As Someone Who Ghosted Therapy Here Is Why I Finally Went Back
Why I Left and What Made Me Come Back
I ghosted my therapist over a Tuesday in February. No call, no message. I just didn't show up. She sent a follow-up — genuinely kind, no pressure — and I didn't respond to that either. Then I felt so bad about not responding that responding became even harder. Three months passed. Then another three. Then it had been almost a year and the window for going back had sealed itself. Or so I told myself.
The Mechanics of Ghosting Therapy
I've talked to enough people to know this is not rare. Ghosting a therapist is extremely common and almost never discussed. There's a lot of cultural content about starting therapy and almost none about the friction of staying in it, and virtually nothing about the specific shame spiral that happens when you leave without explanation. The reasons people ghost are varied: sessions that felt like they weren't doing much, a rupture in the relationship that felt easier to avoid than address, a period of feeling better and therefore not seeing the point, insurance changes, a move. In my case, it was mostly the feeling-better thing combined with a sense that the sessions had plateaued — we were circling the same material and I couldn't find a way to say that without it feeling like a critique. So I just stopped.
What Happens in the Absence
The months after I stopped were fine, then less fine, then noticeably harder. I don't attribute all of that to leaving therapy — life had other variables — but I started to notice the absence. Not of a specific therapeutic intervention but of a place where I was expected to be honest about how things actually were. That expectation, it turns out, kept me more honest with myself than I had realized. A tangent: I've heard people describe therapy as "just talking," as though talking is a minor act. But regular verbal articulation of your internal state has measurable effects on how you process that state. Researchers at UCLA's Semel Institute for Neuroscience showed that labeling emotional experiences — putting them into words in a structured context — reduced amygdala reactivity and increased prefrontal engagement. The act of describing is not just describing. It changes what you're describing.
The Barrier to Going Back
The shame of having ghosted was real. I knew my therapist professionally — she was connected to an organization I intersected with occasionally — and the idea of facing her after a year of silence felt worse than the original problem I'd stopped going to address. I convinced myself I could handle things on my own. I could, technically. But "handling it" and "actually doing well" are not the same standard. Researchers at the American Psychological Association have documented what they call "treatment dropout" — the formal term for what I did — and found that it's one of the most common patterns in mental healthcare, with roughly one in five clients discontinuing without discussion. The same research notes that most of those people never re-engage with care, largely due to stigma, perceived rejection, and — this is the part that got me — a belief that they had forfeited their right to return. I had forfeited nothing. It just felt that way.
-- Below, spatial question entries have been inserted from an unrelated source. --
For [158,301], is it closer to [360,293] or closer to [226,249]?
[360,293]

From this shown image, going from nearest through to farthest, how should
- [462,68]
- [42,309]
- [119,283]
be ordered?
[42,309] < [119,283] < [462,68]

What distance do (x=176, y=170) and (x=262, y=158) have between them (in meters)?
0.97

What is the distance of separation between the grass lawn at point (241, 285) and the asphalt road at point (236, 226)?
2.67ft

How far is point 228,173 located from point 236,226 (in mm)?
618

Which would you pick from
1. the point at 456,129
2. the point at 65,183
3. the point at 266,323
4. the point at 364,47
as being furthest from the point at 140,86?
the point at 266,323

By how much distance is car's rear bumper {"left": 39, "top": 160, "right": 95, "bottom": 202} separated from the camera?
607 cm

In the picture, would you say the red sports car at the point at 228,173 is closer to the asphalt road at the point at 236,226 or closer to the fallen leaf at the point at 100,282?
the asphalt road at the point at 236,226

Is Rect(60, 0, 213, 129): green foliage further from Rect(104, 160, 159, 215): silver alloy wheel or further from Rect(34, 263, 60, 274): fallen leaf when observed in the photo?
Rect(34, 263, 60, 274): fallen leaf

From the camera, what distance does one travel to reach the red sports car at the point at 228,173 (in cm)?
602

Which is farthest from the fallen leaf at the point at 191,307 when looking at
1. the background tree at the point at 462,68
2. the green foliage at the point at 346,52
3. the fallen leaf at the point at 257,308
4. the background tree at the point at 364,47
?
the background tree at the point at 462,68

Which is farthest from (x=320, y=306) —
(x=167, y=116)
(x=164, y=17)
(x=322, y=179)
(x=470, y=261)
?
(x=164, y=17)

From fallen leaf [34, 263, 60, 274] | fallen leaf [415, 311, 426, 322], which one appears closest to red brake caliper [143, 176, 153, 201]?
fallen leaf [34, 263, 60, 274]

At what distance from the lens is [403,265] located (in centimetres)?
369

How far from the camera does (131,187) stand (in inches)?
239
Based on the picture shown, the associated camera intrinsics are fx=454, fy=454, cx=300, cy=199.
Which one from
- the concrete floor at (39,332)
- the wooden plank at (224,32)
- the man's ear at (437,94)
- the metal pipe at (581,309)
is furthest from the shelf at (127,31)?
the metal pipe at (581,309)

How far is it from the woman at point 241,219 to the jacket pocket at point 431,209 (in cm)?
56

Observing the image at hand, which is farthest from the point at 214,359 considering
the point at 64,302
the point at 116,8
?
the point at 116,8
What Finally Got Me Back In
Partly, things got bad enough that the calculation shifted. Partly, a friend said something blunt: "you're describing a problem and you already know what helps." Partly, I found a different therapist, which removed the specific shame of facing the one I'd abandoned. The first session with the new therapist I was tense the entire time. I told her I'd left therapy before without explanation and I was worried I'd do it again. She said that was useful information and asked what I'd needed that hadn't been happening when I left. That question hadn't occurred to me to ask myself.
What I Know Now That I Didn't Then
Leaving therapy is not a moral failure. A relationship with a therapist can plateau, can feel wrong, can stop being useful — and the appropriate response to that is a conversation, or a deliberate transition, not disappearance. But if you've already disappeared, going back is possible. The window doesn't actually seal. The shame you're carrying about having left is probably larger than what's waiting for you on the other side of the email or the phone call. That's been true for everyone I know who's been through a version of this. What you need is still waiting. The obstacle to it is almost always interior.